Les États-Unis et le Pakistan se disent presque certains d'avoir éliminé le chef des talibans pakistanais, Baitullah Mehsud. Mais de l'aveu même du commandant des forces américaines en Afghanistan, les talibans, s'ils ont perdu quelques batailles, sont en train de gagner la guerre dans la région.

Soupçonné de la planification du meurtre de Benazir Bhutto et de dizaines d'attentats, le chef des talibans du Pakistan, Baitullah Mehsud, était depuis des années l'homme le plus recherché du Pakistan. Selon toute vraisemblance, sa fuite s'est terminée mercredi dernier alors qu'il prenait un moment de répit chez son beau-père.

 

Selon des sources américaines, citées par CNN hier, l'homme dans la trentaine qui dirigeait depuis 2007 le mouvement des talibans du Pakistan a été repéré par des avions sans pilote pendant qu'il se faisait masser les jambes par sa femme sur le toit d'une maison du village de Zanghara, dans le Waziristan du Sud. La chaleur aurait poussé le no1 des talibans, dont le diabète était connu des services secrets, à se réfugier sur le toit pour recevoir des soins.

Selon les mêmes sources, le président américain Barack Obama aurait préalablement approuvé une attaque contre M. Mehsud, qui, avant de mener une guerre ouverte contre le gouvernement pakistanais, a gagné ses galons en combattant en Afghanistan.

Les missiles qui se sont abattus sur la maison de campagne auraient tué le chef de guerre, son épouse, ses beaux-parents et sept gardes du corps, selon des combattants talibans qui ont accordé une entrevue au New York Times.

Malgré les récits concordants et le fait que Baitullah Mehsud n'ait pas donné signe de vie depuis six jours, des porte-parole des talibans ont affirmé hier que leur chef est malade, mais en vie.

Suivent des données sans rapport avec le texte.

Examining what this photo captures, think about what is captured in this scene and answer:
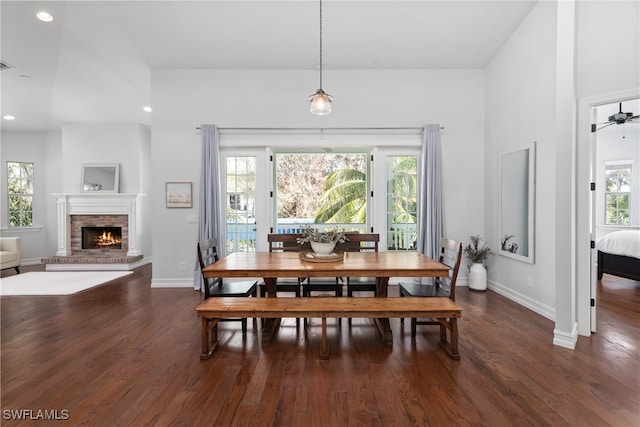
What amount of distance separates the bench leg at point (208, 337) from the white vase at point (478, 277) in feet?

Prudentes, les autorités pakistanaises et américaines refusent pour leur part d'affirmer avec certitude qu'elles ont atteint leur cible. Le ministre de l'Intérieur du Pakistan, Rehman Malik, a noté hier qu'il disposait d'«informations crédibles» selon lesquelles M. Mehsud serait mort, mais a promis de fournir une preuve d'ADN dans les prochains jours. Aux États-Unis, le conseiller du président Obama en matière de sécurité, Jim Jones, a dit en conférence de presse qu'il y avait «90% de chances» qu'il soit mort.

Guerre à la succession

Malgré l'incertitude qui l'entoure, le récit de la mort de Baitullah Mehsud est, au dire des experts, une preuve flagrante de la collaboration accrue entre les services secrets pakistanais et américains. «Ça montre aussi qu'ils sont capables de s'approcher de la tête du mouvement», a expliqué hier Marc Schneider, vice-président de l'International Crisis Group, un groupe de recherche qui surveille de près les situations de conflit dans le monde.

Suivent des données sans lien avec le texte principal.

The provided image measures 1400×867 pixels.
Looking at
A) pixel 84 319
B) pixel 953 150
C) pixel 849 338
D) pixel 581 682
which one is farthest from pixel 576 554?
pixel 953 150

Selon M. Schneider, la mort présumée de Baitullah Mehsud, qui était à la tête d'une constellation d'organismes indépendants des talibans d'Afghanistan, est loin de régler la question de l'extrémisme musulman armé au Pakistan. «Même si la mort du leader se confirme, il y a plusieurs commandants de deuxième rang qui sont déjà prêts à commettre des attentats», a-t-il souligné. D'ailleurs, hier, deux des successeurs pressentis de Baitullah Mehsud ont joint les médias. Ils ont nié les rumeurs selon lesquelles ils se seraient entretués lors d'une réunion convoquée pour choisir un nouveau chef.

 

Les talibans gagnent du terrain



Malgré près de huit ans d'intervention militaire occidentale en Afghanistan, les talibans y ont repris le haut du pavé, selon le général Stanley McChrystal qui y commande les forces armées américaines. À l'approche des élections du 20 août, le général américain note que les talibans, en plus d'imposer leur loi sur le sud du pays, sont en train de gagner du terrain dans le nord et dans l'ouest, deux zones où ils ne sont pas traditionnellement présents. « (Les talibans) sont des ennemis très agressifs en ce moment. Nous devons freiner leur lancée. Arrêter leur initiative», a dit le général en entrevue au Wall Street Journal. Selon lui, le seul remède est de renforcer la présence américaine dans des régions-clés, dont Kandahar, où les forces canadiennes sont actuellement responsables de la sécurité.